▶ Quoted passage:
*** Block opens ***

I was ordained to the Gospel ministry on August 12, 2007. I fondly recall the distinguished men on my Presbytery Board (ordination committee): Jake Creech, James Earl Raper, Donnie Miles, Leroy Lowery, and Wayland Owens. On the one hand I think, “What were they thinking?!” On the other hand, I simply say, “Thank God for giving me such a careful, gracious, older group of men to shepherd me through the process.”
I spent my first four years of vocational ministry as Director of Christian Education at Tippett’s Chapel FWB in Clayton, North Carolina. I worked alongside two dear brothers, Dr. Eddie Moody and Rev. Bryan Hughes. Additionally, some very good deacons and older men in the church supported me and taught me a great deal about life and ministry. While the focus of my position was Christian Education, particularly CTS and young adult ministry, I was allowed to exercise the full range of my gifts and passions in pastoring people. It was a valuable four years of immersion in a local church, while also continuing my graduate education in two area seminaries.

*** Block closes ***

▶ Prompt A: Copy the ministry account between "I spent my first" and "two area seminaries.", inclusive.
▶ Prompt B: In the ministry account, on what date was the writer ordained to the Gospel ministry?
▶ Prompt C: Pick up the ministry account after its final sentence and keep writing.
The listing has no connection to the ministry account.

▶ Information given:
*** Block opens ***

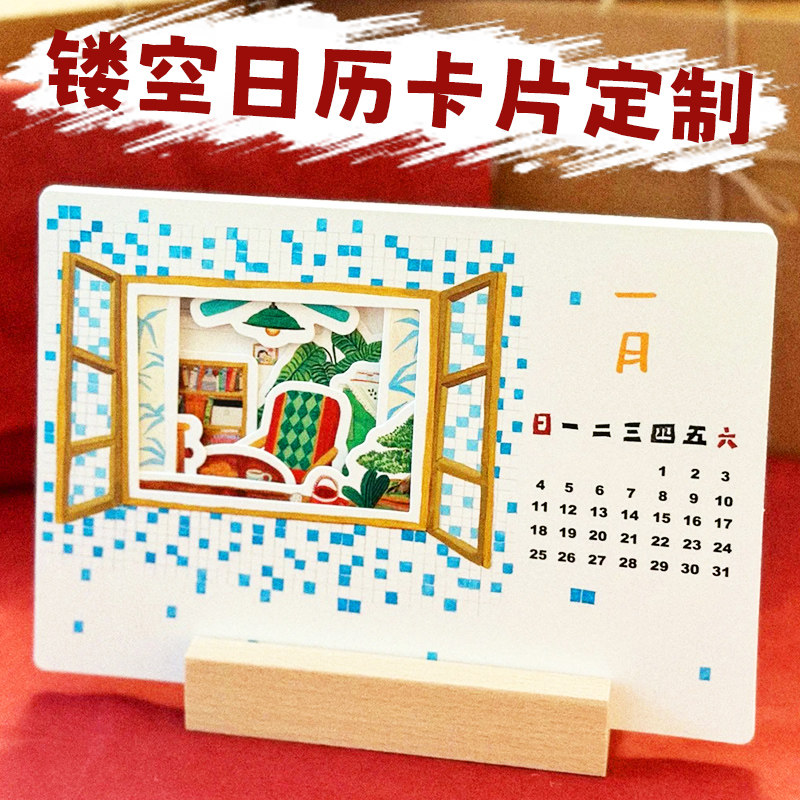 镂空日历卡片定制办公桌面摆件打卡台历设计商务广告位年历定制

*** Block closes ***
*** Block opens ***

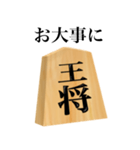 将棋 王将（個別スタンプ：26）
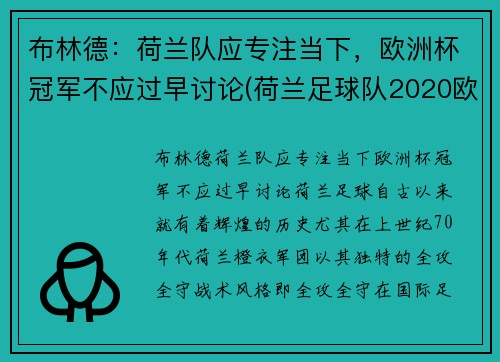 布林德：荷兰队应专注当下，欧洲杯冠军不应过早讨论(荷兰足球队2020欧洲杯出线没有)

*** Block closes ***

▶ Task result A:
I spent my first four years of vocational ministry as Director of Christian Education at Tippett’s Chapel FWB in Clayton, North Carolina. I worked alongside two dear brothers, Dr. Eddie Moody and Rev. Bryan Hughes. Additionally, some very good deacons and older men in the church supported me and taught me a great deal about life and ministry. While the focus of my position was Christian Education, particularly CTS and young adult ministry, I was allowed to exercise the full range of my gifts and passions in pastoring people. It was a valuable four years of immersion in a local church, while also continuing my graduate education in two area seminaries.

▶ Task result B: August 12, 2007

▶ Task result C:
Then in 2011, I was called to serve as the fourth pastor in the history of Grace FWB Church, just south of St. Louis, Missouri. The church was kind enough to allow me to work on my Ph.D. while serving as pastor, which I began just a month after beginning my tenure here. The church situation was quite different from my previous stop. Some of these differences were cultural, and some owed to recent troubles which the church had experienced. But ultimately the greatest difference was the simple fact that I now sat in “the big chair.”
I’ve often reflected with another senior pastor and mentor on this level of responsibility. We’ve discussed how I have more in common with him—despite being fifteen years apart in age—than with colleagues my age who serve in associate ministry roles. This is no way diminishes the crucial role of student pastors, music ministers, and so many other valuable ministry positions. It’s simply a different type and scale of stewardship.
At the risk of being predictable, I want to identify a few primary lessons I’ve learned about the precious work of pastoral ministry. Of course, there are three, but I’ll avoid any alliteration.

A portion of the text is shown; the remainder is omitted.